- [EXERCISE BRIEF]: For this exercise, output exactly and only the lines running from the one with "Best Of Download" through the final line of the data below, without pictures.

Stored records:
--- --- ---

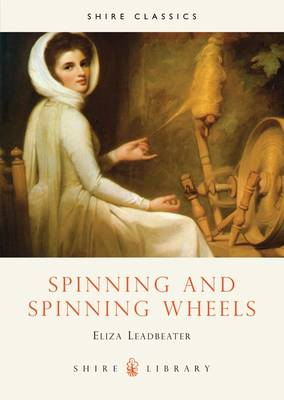Spinning and Spinning Wheels - Shire Library No. 43 (Paperback)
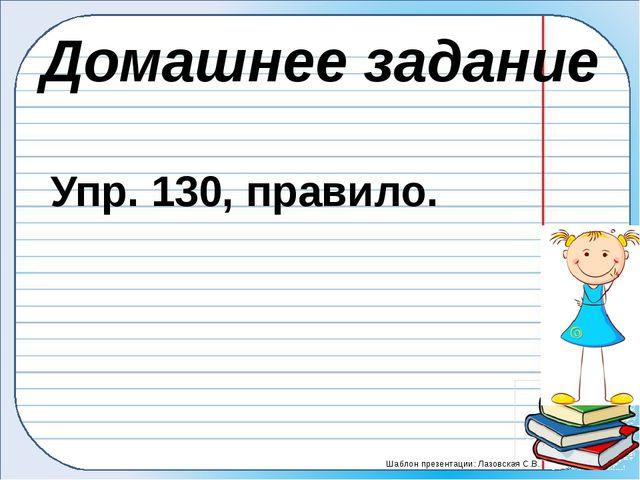 Домашнее задание Упр. 130, правило. Шаблон презентации: Лазовская С.В.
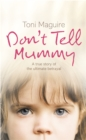 Don't Tell Mummy: A True Story of the Ultimate Betrayal - eBook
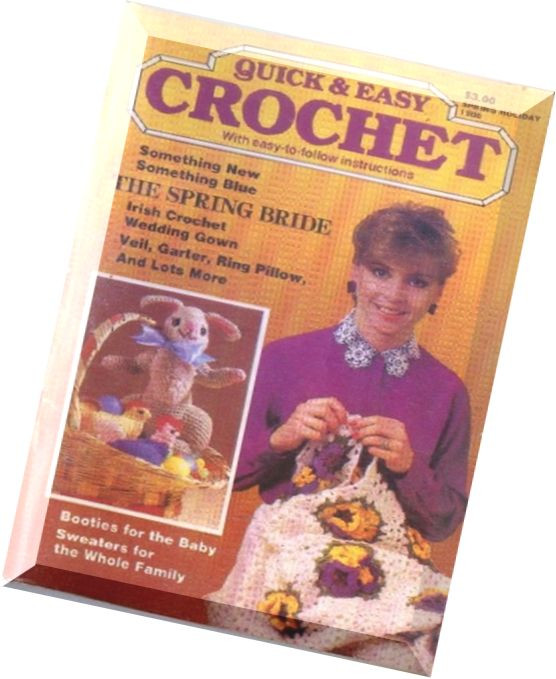 Best Of Download Quick & Easy Crochet 1986 Spring Holiday Pdf Quick and Easy Crochet Magazine Of Amazing 40 Models Quick and Easy Crochet Magazine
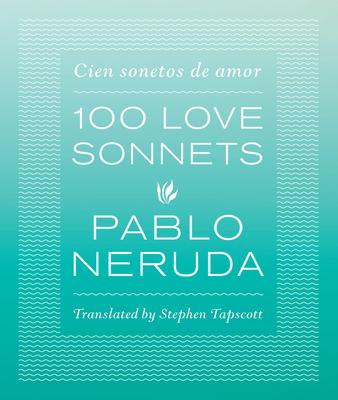 100 Love Sonnets: Cien Sonetos de Amor Cover Image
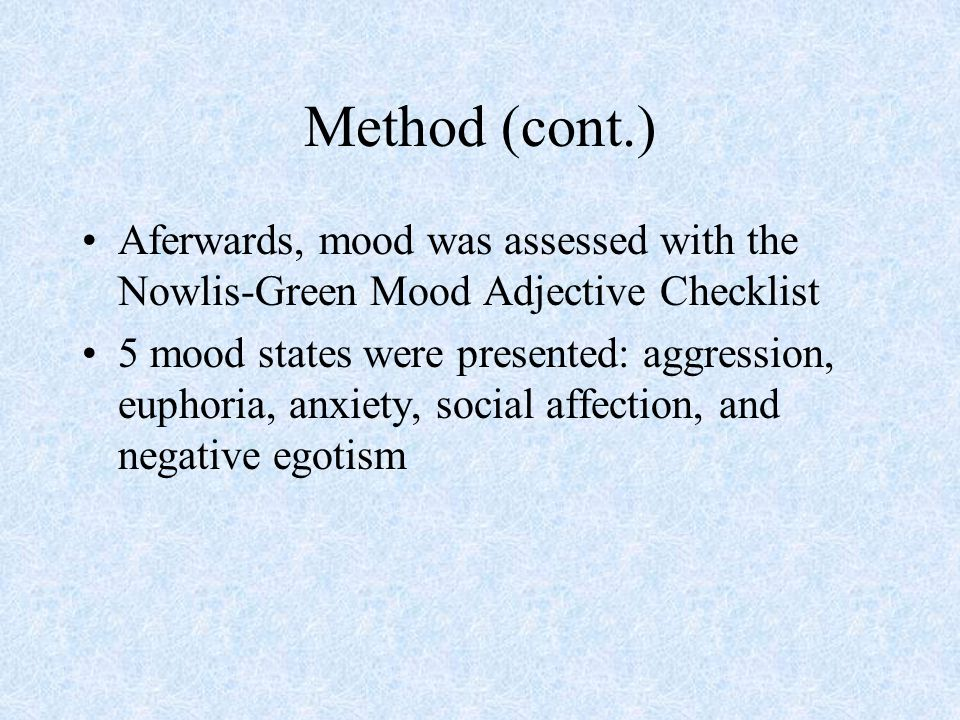 Method (cont.) Aferwards, mood was assessed with the Nowlis-Green Mood Adjective Checklist 5 mood states were presented: aggression, euphoria, anxiety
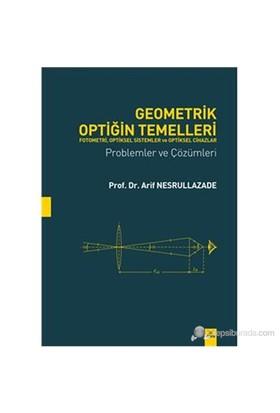 Geometrik Optiğin Temelleri Problemler Ve Çözümleri-Arif Nesrullazade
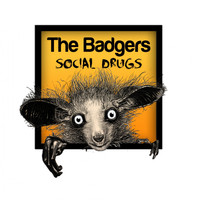 The Badgers - Social Drugs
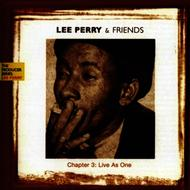 Albumcover Various Artists - Lee Perry And Friends - Chapter 3: Live As One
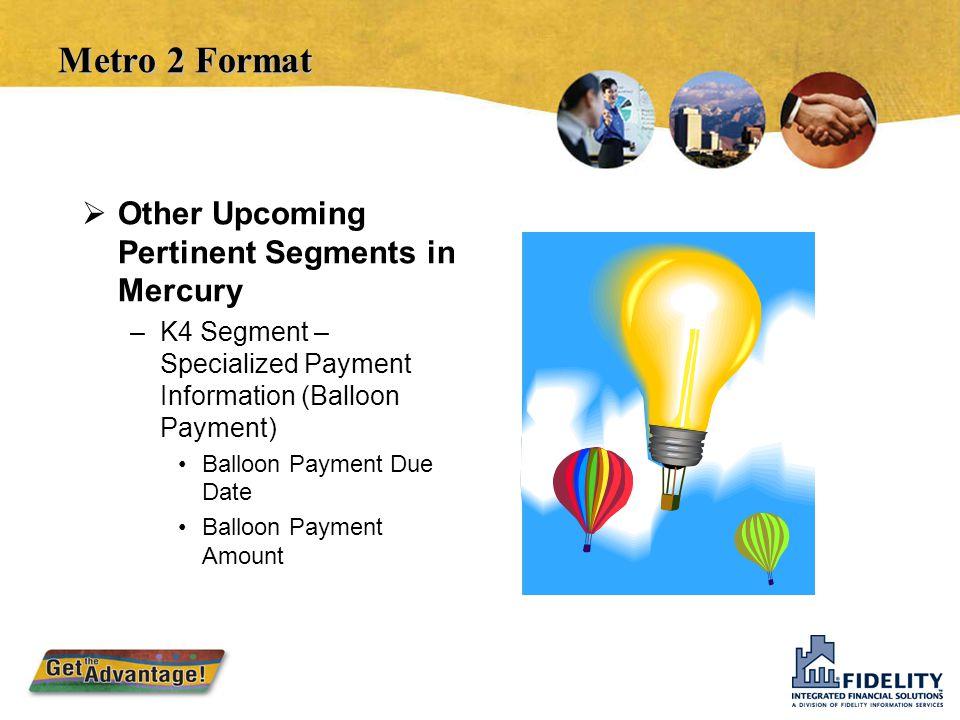  Base Segment –Reports the Primary Consumer's information and the account information  J1 Segment – Associated Consumer – Same Address –Reports the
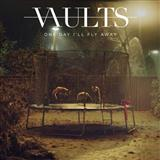 Vaults:One Day I'll Fly Away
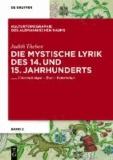 Die mystische Lyrik des 14. und 15. Jahrhunderts - Untersuchungen - Texte - Repertorium.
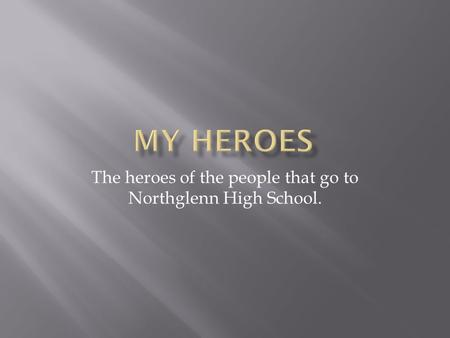 The heroes of the people that go to Northglenn High School.
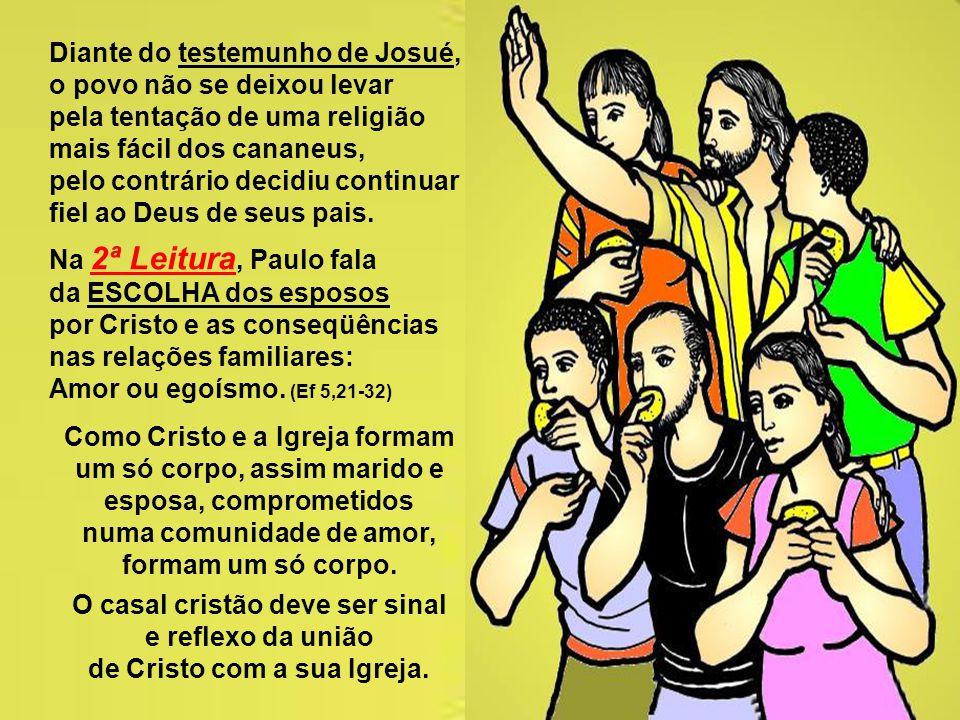 As leituras dão dois testemunhos muito significativos: A 1ª Leitura narra a ESCOLHA de Israel: Javé ou os ídolos. (Js 24,1-2.15-18) Após a peregrinaçã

--- --- ---

- [REPLY TO THE TASK]:
 Best Of Download Quick & Easy Crochet 1986 Spring Holiday Pdf Quick and Easy Crochet Magazine Of Amazing 40 Models Quick and Easy Crochet Magazine
 100 Love Sonnets: Cien Sonetos de Amor Cover Image
 Method (cont.) Aferwards, mood was assessed with the Nowlis-Green Mood Adjective Checklist 5 mood states were presented: aggression, euphoria, anxiety
 Geometrik Optiğin Temelleri Problemler Ve Çözümleri-Arif Nesrullazade
 The Badgers - Social Drugs
 Albumcover Various Artists - Lee Perry And Friends - Chapter 3: Live As One
  Base Segment –Reports the Primary Consumer's information and the account information  J1 Segment – Associated Consumer – Same Address –Reports the
 Vaults:One Day I'll Fly Away
 Die mystische Lyrik des 14. und 15. Jahrhunderts - Untersuchungen - Texte - Repertorium.
 The heroes of the people that go to Northglenn High School.
 As leituras dão dois testemunhos muito significativos: A 1ª Leitura narra a ESCOLHA de Israel: Javé ou os ídolos. (Js 24,1-2.15-18) Após a peregrinaçã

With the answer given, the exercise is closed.